By Awardee’s acceptance as evidenced below, Awardee acknowledges that Awardee has received and has read, understood and accepted all the terms, conditions and restrictions of this Agreement, the Plan, and the Company’s policies applicable to this Agreement. Awardee understands and agrees that this Agreement is subject to all the terms, conditions, and restrictions stated in this Award Agreement and in the other documents and policies referenced in this Agreement, as the latter may be amended from time to time in the Company’s sole discretion.
17. Governing Law.
This Award Agreement shall be governed by the laws of the State of Delaware, U.S.A., without regard to its conflicts of law principles. This Award Agreement is not subject to the Employee Retirement Income Security Act of 1974, as amended (ERISA).
18. Severability.
If one or more of the provisions of this Agreement shall be held invalid, illegal or unenforceable in any respect, the validity, legality and enforceability of the remaining provisions shall not in any way be affected or impaired thereby and the invalid, illegal or unenforceable provisions shall be deemed null and void; however, to the extent permissible by law, any provisions which could be deemed null and void shall first be construed, interpreted or revised retroactively to permit this Agreement to be construed so as to foster the intent of this Agreement and the Plan.
19. Confidentiality
This Agreement, all its contents and all related information concerning this Cash Award is competitive Company CONFIDENTIAL INFORMATION, and Awardee agrees not to disclose it to anyone, except: (i) to immediate family members who must agree to keep the information confidential to the same extent as Awardee, (ii) as necessary for tax or other financial reporting requirements, (iii) to the extent minimally necessary for resolution of any dispute regarding the Agreement or an Award made under the Agreement, or (iv) as otherwise required by law.
20. Section 409A.
This Agreement and the Cash Award hereunder is and are intended to comply with the requirements of Section 409A of the Code and shall be interpreted in accordance with and consistent with such intent. Notwithstanding any other provision of this Agreement or any provision of the Plan to the contrary, neither the time nor form of payment with respect to the Cash Award may be changed, except as may be permitted by the Committee in accordance with the Plan and Section 409A of the Code and the Treasury Regulations thereunder. No payment under this Agreement shall be made at a time earlier than that provided for in this Agreement unless such payment is (A) an acceleration of payment permitted to be made under Treasury Regulation §1.409A-3(j)(4) or (B) a payment that would otherwise not be subject to additional taxes and interest under Section 409A of the Code.

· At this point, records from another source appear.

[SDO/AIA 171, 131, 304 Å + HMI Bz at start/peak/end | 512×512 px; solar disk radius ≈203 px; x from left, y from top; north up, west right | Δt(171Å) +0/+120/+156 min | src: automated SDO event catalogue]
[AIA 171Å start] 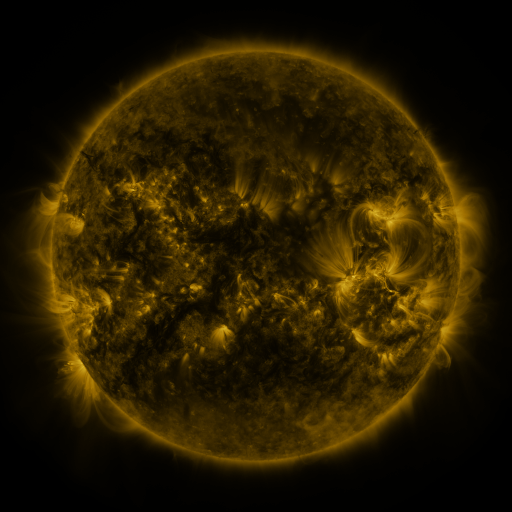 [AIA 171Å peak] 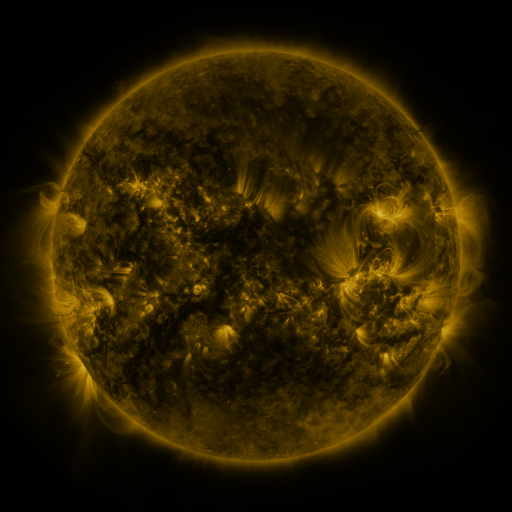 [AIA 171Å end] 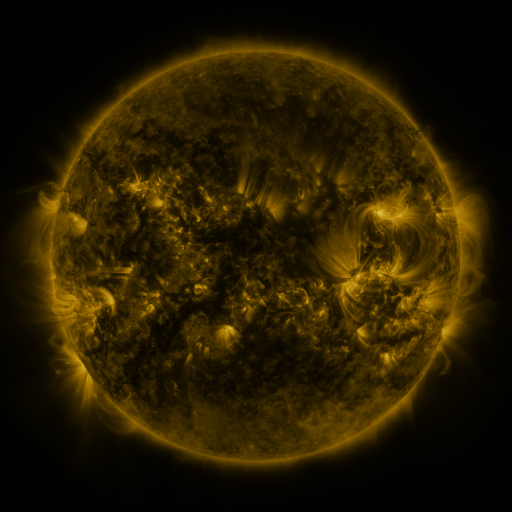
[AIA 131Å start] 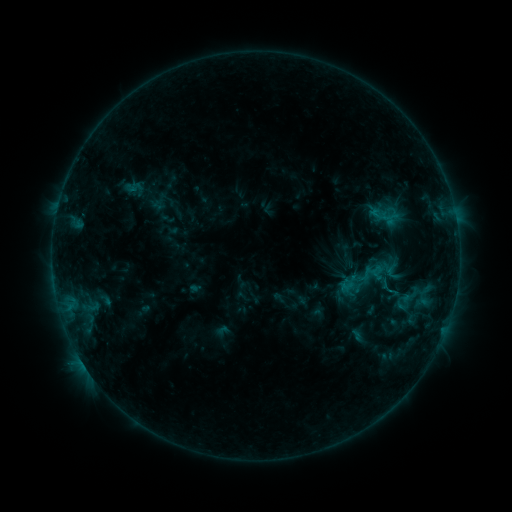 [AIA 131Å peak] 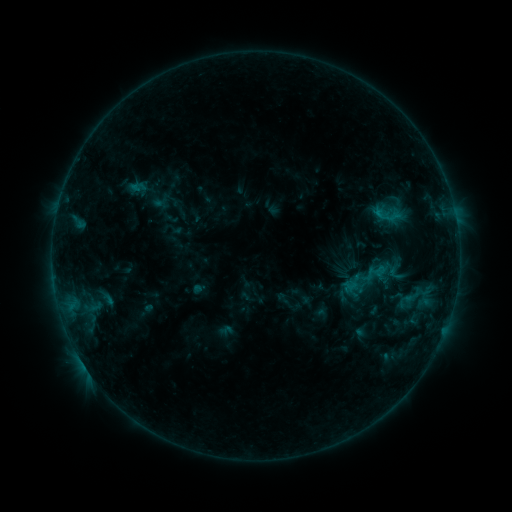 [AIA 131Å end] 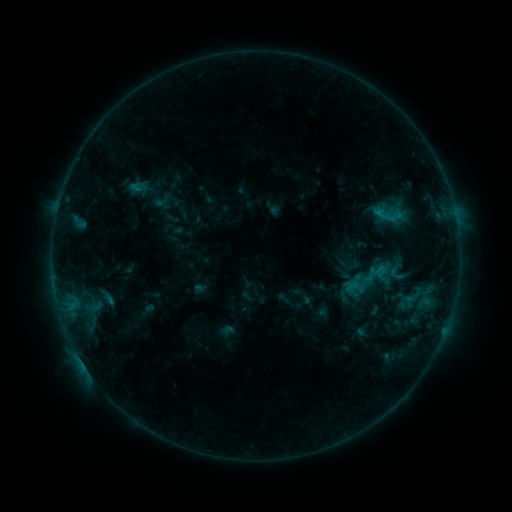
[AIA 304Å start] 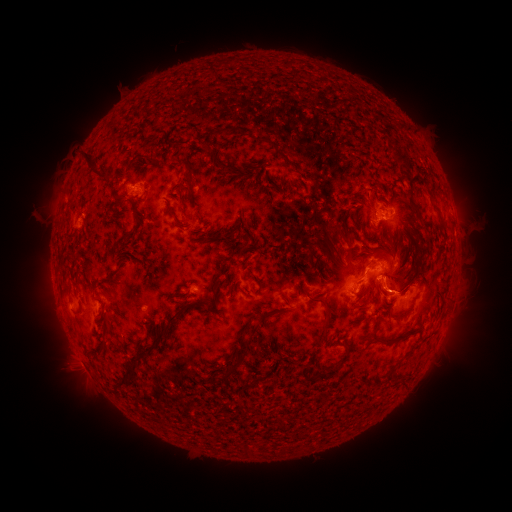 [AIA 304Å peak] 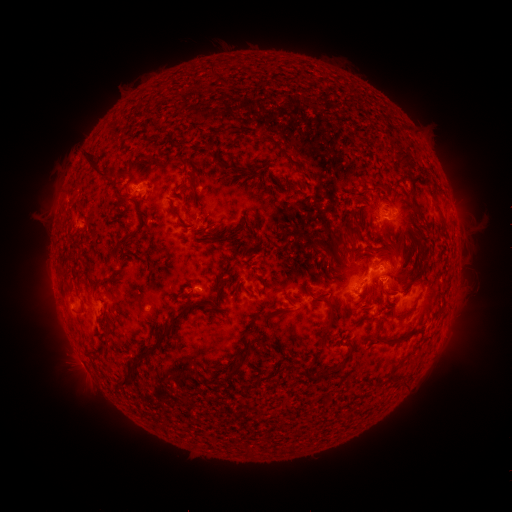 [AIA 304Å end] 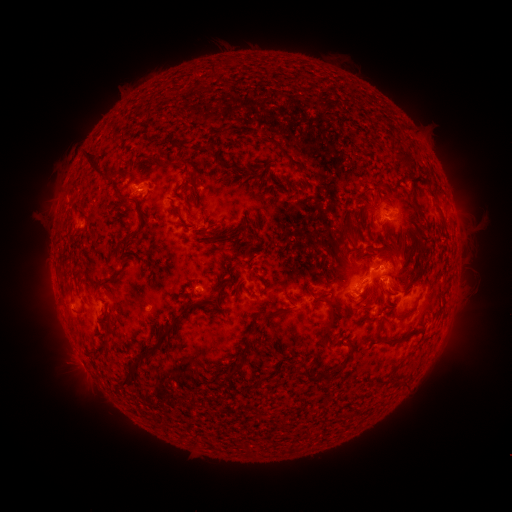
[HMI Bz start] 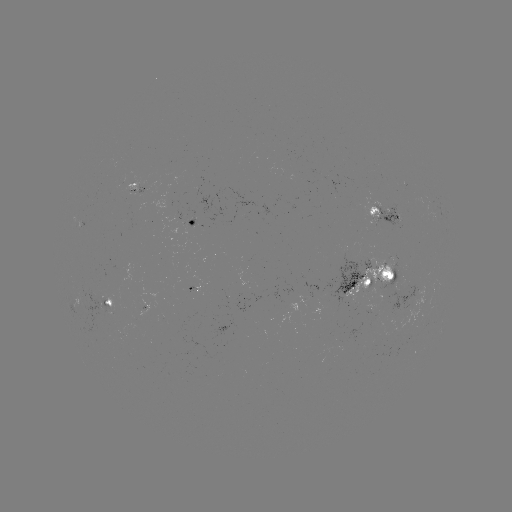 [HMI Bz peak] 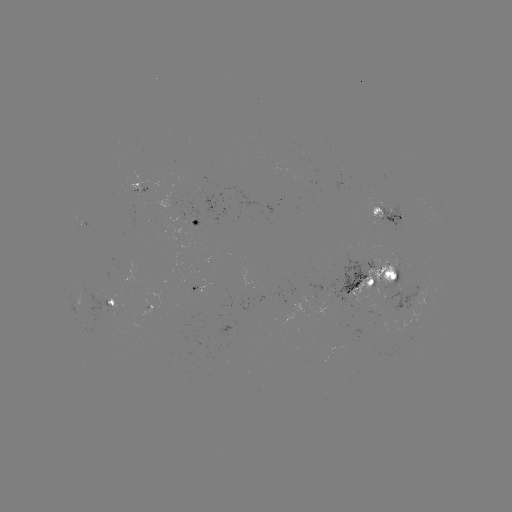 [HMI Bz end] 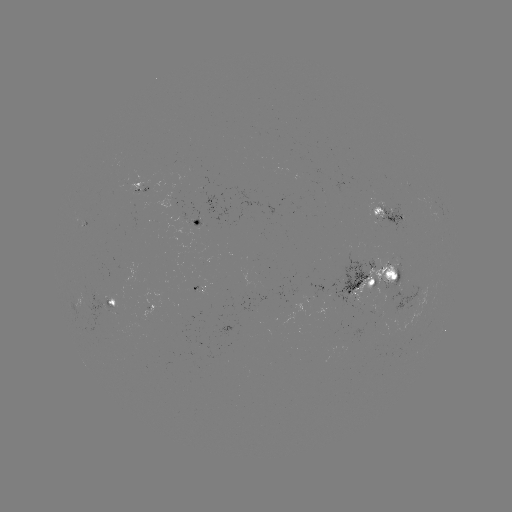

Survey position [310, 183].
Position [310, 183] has emerging-flux region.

21. Complete Award Agreement and Amendment.
This Award Agreement (including its Appendices I and II) and the Plan constitute the entire agreement between Awardee and the Company regarding the Cash Award granted herein. Any prior agreements, commitments or negotiations concerning this Cash Award, whether oral or written, are of no effect and superseded by this Agreement. This Agreement may be amended, modified or waived only by subsequent written agreement of Awardee and the Company. Awardee agrees not to rely on any oral information regarding this Award of PSUs or any written materials not identified in this Agreement.
EXECUTED the day and year first above written.
| Alaska Communications Systems Group, Inc. |
AWARDEE’S ACCEPTANCE
I have read and fully understood this Award Agreement and, as referenced in Section 16 above, I accept and agree to be bound by all of the terms, conditions and restrictions contained in this Award Agreement, the other documents referenced in it and the Plan. I intend to express my acceptance of the Award and this Award Agreement by typing my name in the Awardee acceptance window provided in step 2 of the electronic award acceptance procedure, and I further intend the typing of my name to have the same force and effect in all respects as a handwritten signature. In order to receive payment of the Cash Award you must accept this Award within 30 days of the Electronic Notification Date. If you fail to accept this Award within 30 days of the Electronic Notification the Award will be cancelled and forfeited.